Our study demonstrates challenges to enhancing participation in biobank research that include addressing inaccurate perceptions about biobanking practices and clarifying attitudes that are contrary to normative practices, Gaskell and Gottweis warned that lack of knowledge of biobanks among Europeans would lead to the end of such projects [35] and similar concerns could also be applicable to LMICs. Accordingly, we encourage awareness efforts that open a dialogue with the public that would enhance their knowledge and consider alternative attitudes toward biobanks. We further urge actively involving the public in the governance structures of the biobanks to build trust between the public and the other stakeholders involved in biobanks.

Our results uncovered several areas of concern that should be the focus of qualitative exploratory research. For example, our survey showed that the return of individual research results was of little importance to many participants, which stands in contrast to other studies investigating attitudes of the public. Additional qualitative research would help clarify potential misunderstandings and uncovered concerns that are not obtainable in quantitative surveys. Moreover, our survey showed that participants with more accurate perceptions of biobanks and with higher educational levels were less willing to participate in biobank research. These results might be explained by postulating that more accurate perceptions or higher education levels confers a greater understanding of the risks associated with biobank research (e.g., violation of privacy) or that leads one to be wary of participation. Such individuals might be less trustful of the governance structures of biobanks compared with others.
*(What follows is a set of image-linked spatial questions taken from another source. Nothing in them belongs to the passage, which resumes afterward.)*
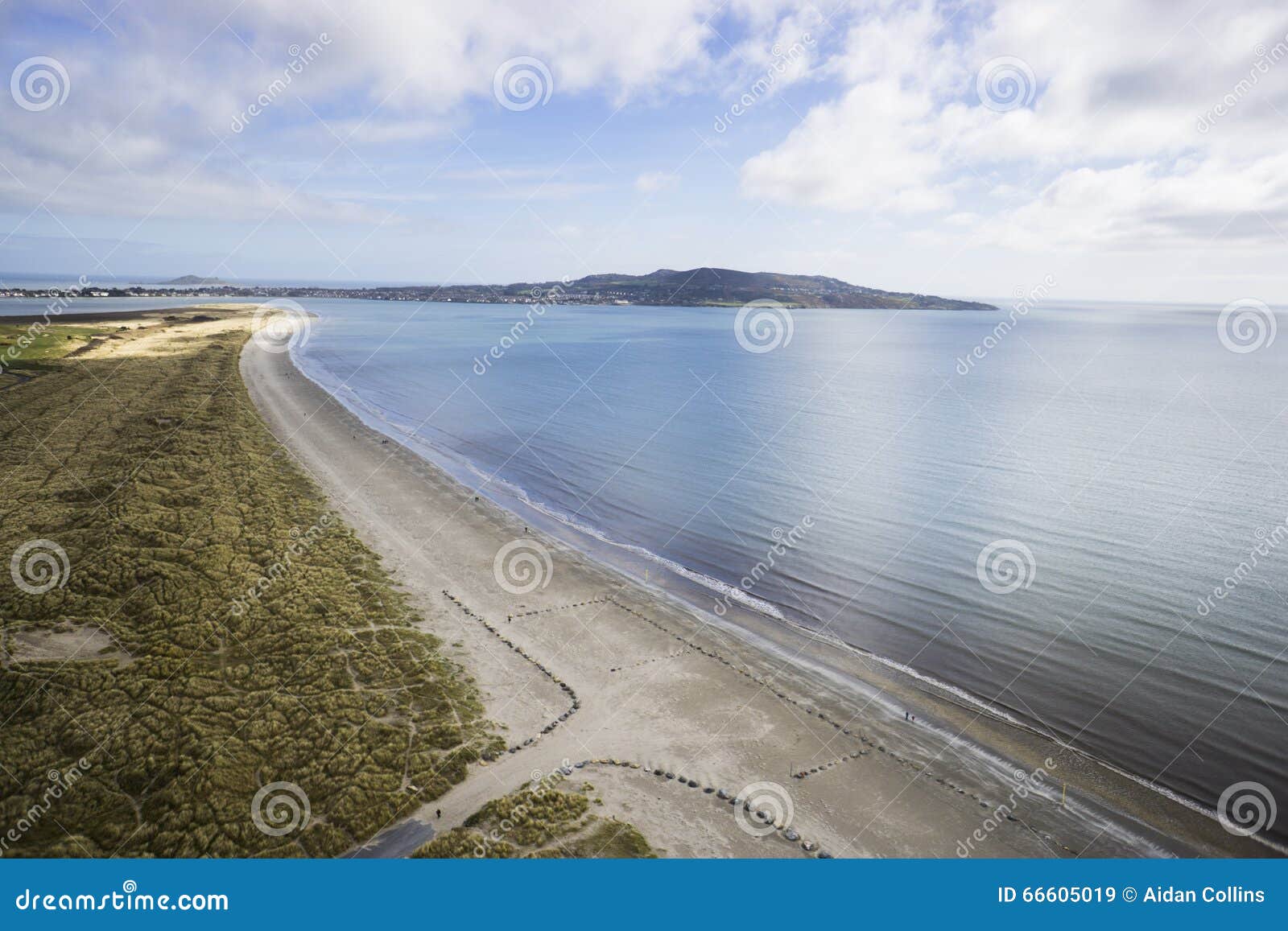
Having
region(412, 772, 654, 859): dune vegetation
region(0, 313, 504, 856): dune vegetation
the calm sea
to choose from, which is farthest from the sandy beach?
the calm sea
Qualitative research could further explore these and other potential underlying factors.

Finally, our survey demonstrated that participants harbored concerns about international data-sharing. Such reluctance is disconcerting as collaborative efforts with global data sharing can yield novel discoveries and targeted treatment strategies for genetic and rare diseases at the global health level. A failure to participate in global data sharing would further enhance the genomic health equity gap between LMICs and HICs. However, LMICs hold legitimate concerns regarding “equity” with data sharing. For example, there might be apprehension that the sharing of data will not lead to a concurrent and equitable benefit to the researchers, participants, and the communities from where the data were collected. There are also issues regarding ownership of the data and data security. We recommend mixed-method research among the relevant stakeholders to explore their knowledge and perspectives regarding data-sharing. Additionally, research should investigate regulatory frameworks that exist at the national level in the Arab countries, whether material and data sharing agreements are negotiated merely between individual institutions and researchers, and the role of research ethics committees in a regulatory framework.